『悪いものが、来ませんように』芦沢央

あらすじ

助産院で働く紗英と銀行員の夫大志の間は、冷め切っていた。夫には恋人がいる。それでも子どもが欲しい紗英は、夜勤明けの眠りに落ちそうな日でも毎朝基礎体温を測り続ける。 紗英が心から安心して頼れる相手、なっちゃんこと奈津子はいつも紗英の味方だ。なっちゃんなっちゃんと、奈津子に頼り切りの紗英。奈津子は紗英の不満をいつも聞いてくれて、自分のことのように怒ってくれる。 ある日、ついに大志が帰らず、紗英は大志の職場を訪れる。しかしそこで聞かされたのは、大志が無断欠勤しているということで…

にゃんこくらげ
にゃんこくらげ

物語は、紗英や奈津子を中心にした話と、何らかの事件を起こしてしまった奈津子に対する証言を交互にしながら進められていきます。 今の自分の不幸がある理由を、誰かに求めてしまうのは、周りはおろか自分とも向き合えていないからでしょう。タイトルにもある、悪いものが来ませんように…この言葉が自分以外のものの為に願われるのは、そこに愛情があるからのはずです。 悪いのはあなたのせいではない、とするのは愛や優しさからかもしれないけど、本当にその人のためになるのかな… 絶対エピローグまで読んで!必ず衝撃を受けるはず。

次に読む本

『ゼロ・ハチ・ゼロ・ナナ』辻村深月

地元から飛び出し、東京でライターとして働くみずほ。彼女は、疎遠になっている友人達の一人一人に会いに行く。地元に残った心優しい幼なじみ、今は実母を刺して逃げ続けるチエミについて聞く為に。

にゃんこくらげ
にゃんこくらげ

精神的に超重量級…。

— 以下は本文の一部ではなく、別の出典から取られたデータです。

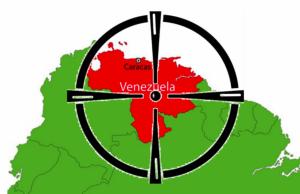 Corporate Titans Target Venezuela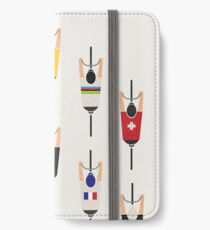 Bicycle squad iPhone Wallet/Case/Skin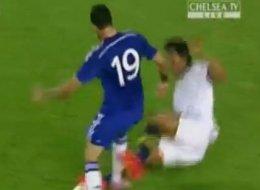 WATCH: Costa Survives Horrific Two-Footed Alves Challenge (Vine)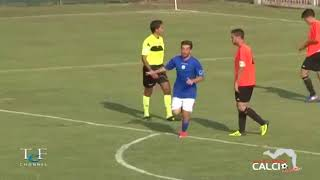 Serie D Girone D Villabiagio-Mezzolara 1-0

みずほが話を聞きに行く旧友達も、みずほ自身も現状への不満と不安に身を焦がしています。それを表面上は取り繕って、でも透けて見えて。 辻村深月さんはホント、女性の暗くて歪んだ心理を書かせるなら日本代表選手です! 簡単には切り捨てられないし、本当なら切り捨てたくないという愛の甘えに対して、一撃を喰らいました。

にゃんこくらげ
にゃんこくらげ

身に染み付いた価値観や、どうにもコントロール出来ない癖のようなものを、環境や周囲のせいだと考えることって誰しもある経験かと。でも分かっているはず。人のせいじゃなければ「全部わたしのせいになってしまう。」 両作品ともその甘えが生んだ悲劇。 そんな自分から脱却したいと思う人に。